* [STUDY TEXT]:
ADR-0500: VIF log2 LUT Shrink and Gaussian Filter Cache¶

Status: Accepted
Date: 2026-05-18
Date: 2026-05-18
Deciders: lusoris, Claude (Anthropic)
Tags: simd, perf, integer-vif, float-vif

Context¶

Integer VIF (vif_statistic_8_avx512 / vif_statistic_16_avx512) is the dominant consumer of wall-clock time in a full VMAF run (approximately 45% of total runtime at 1080p on x86-64 with AVX-512). Two independent inefficiencies were identified:

Win #1 — LUT too large for L2 locality. VifPublicState.log2_table was declared as uint16_t log2_table[65537], occupying 128 KB of data. The inner-loop normalization in log2_32 and log2_64 uses __builtin_clz / __builtin_clzll to shift the input until its most-significant bit lands at bit position 15. This means the array index after normalization is always in [32768..65535]; entries [0..32767] are never read. The 128 KB table crosses several L2 cache lines unnecessarily. By reindexing with idx & 0x7FFF (strip the always-set bit 15), the table shrinks to 32768 entries (64 KB), halving L2 footprint and reducing TLB pressure on the three AVX-512 gather sites.

Win #3 — Redundant Gaussian filter computation per frame. compute_vif in vif.c called vif_get_filter() once per scale (4× per frame). vif_get_filter calls get_1d_gaussian_kernel, which invokes expf. The vif_kernelscale option is immutable after VifState.init(); pre-computing all four filters once at init and caching them in VifState eliminates this transcendental cost entirely.

Decision¶

We will:

Shrink log2_table from 65537 to 32768 entries by stripping the always-set MSB (bit 15) from the normalised mantissa index. Introduce constants VIF_LOG2_TABLE_SIZE = 32768 and VIF_LOG2_TABLE_OFFSET = 0x8000 in integer_vif.h. Update log_generate, log2_32, log2_64, and the three _mm512_i32gather_epi64 gather sites in vif_avx512.c.
Add float filter_cache[4][128] and int filter_width_cache[4] to VifState in float_vif.c. Populate them once in init(). Extend the compute_vif signature with nullable precomputed_filters / precomputed_filter_widths parameters; the existing internal call in vifdiff passes NULL (backward-compatible old path).

Both changes preserve bit-exactness: the uint16 values in the LUT are identical to the original (same formula, different address), and the cached filter coefficients are float-identical to those previously computed per-frame.

* [ACTIVITY]: Copy out the stretch of the ADR on the VIF log2 LUT shrink and Gaussian filter cache from "Win #3 — Redundant" through "sites in vif_avx512.c.", word for word.

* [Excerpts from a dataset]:
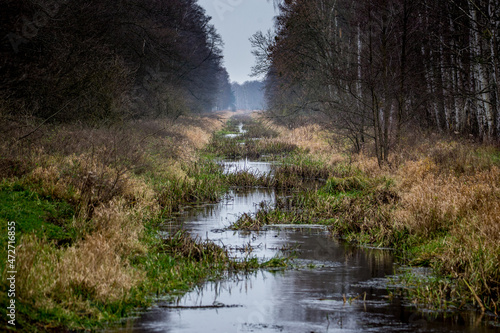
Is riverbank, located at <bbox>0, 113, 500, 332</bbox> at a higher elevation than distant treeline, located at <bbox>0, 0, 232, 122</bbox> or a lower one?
lower

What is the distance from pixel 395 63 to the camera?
64.7 feet

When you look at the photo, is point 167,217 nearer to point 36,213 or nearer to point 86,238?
point 36,213

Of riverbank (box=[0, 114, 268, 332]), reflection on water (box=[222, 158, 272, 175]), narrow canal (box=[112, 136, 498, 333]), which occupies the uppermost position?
reflection on water (box=[222, 158, 272, 175])

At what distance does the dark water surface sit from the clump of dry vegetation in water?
68 centimetres

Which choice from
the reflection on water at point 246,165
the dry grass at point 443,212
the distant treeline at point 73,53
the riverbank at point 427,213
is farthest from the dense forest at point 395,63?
the distant treeline at point 73,53

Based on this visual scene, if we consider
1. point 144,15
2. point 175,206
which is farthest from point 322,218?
point 144,15

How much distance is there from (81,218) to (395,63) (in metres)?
14.2

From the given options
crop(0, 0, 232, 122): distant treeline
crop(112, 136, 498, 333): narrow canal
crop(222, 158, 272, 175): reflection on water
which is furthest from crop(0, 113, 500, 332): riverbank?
crop(222, 158, 272, 175): reflection on water

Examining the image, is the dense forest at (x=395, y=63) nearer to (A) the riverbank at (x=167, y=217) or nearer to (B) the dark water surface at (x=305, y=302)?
(A) the riverbank at (x=167, y=217)

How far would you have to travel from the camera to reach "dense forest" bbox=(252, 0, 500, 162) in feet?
54.9

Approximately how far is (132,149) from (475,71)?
490 inches

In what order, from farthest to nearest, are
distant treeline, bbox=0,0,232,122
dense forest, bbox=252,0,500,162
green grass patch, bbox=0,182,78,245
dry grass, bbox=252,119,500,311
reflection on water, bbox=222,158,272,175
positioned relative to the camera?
1. reflection on water, bbox=222,158,272,175
2. dense forest, bbox=252,0,500,162
3. distant treeline, bbox=0,0,232,122
4. green grass patch, bbox=0,182,78,245
5. dry grass, bbox=252,119,500,311

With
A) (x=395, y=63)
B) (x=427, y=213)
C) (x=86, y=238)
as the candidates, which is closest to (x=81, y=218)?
(x=86, y=238)

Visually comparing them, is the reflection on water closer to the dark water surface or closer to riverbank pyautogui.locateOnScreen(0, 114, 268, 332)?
riverbank pyautogui.locateOnScreen(0, 114, 268, 332)
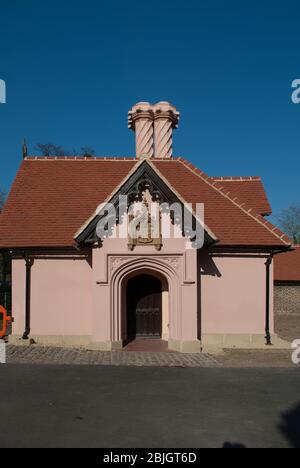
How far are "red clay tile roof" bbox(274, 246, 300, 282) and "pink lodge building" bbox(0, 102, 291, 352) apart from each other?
14863 millimetres

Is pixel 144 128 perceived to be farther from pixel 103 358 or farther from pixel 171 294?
pixel 103 358

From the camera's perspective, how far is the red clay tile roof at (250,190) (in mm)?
18250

* [EXERCISE RESPONSE]:
Win #3 — Redundant Gaussian filter computation per frame. compute_vif in vif.c called vif_get_filter() once per scale (4× per frame). vif_get_filter calls get_1d_gaussian_kernel, which invokes expf. The vif_kernelscale option is immutable after VifState.init(); pre-computing all four filters once at init and caching them in VifState eliminates this transcendental cost entirely.

Decision¶

We will:

Shrink log2_table from 65537 to 32768 entries by stripping the always-set MSB (bit 15) from the normalised mantissa index. Introduce constants VIF_LOG2_TABLE_SIZE = 32768 and VIF_LOG2_TABLE_OFFSET = 0x8000 in integer_vif.h. Update log_generate, log2_32, log2_64, and the three _mm512_i32gather_epi64 gather sites in vif_avx512.c.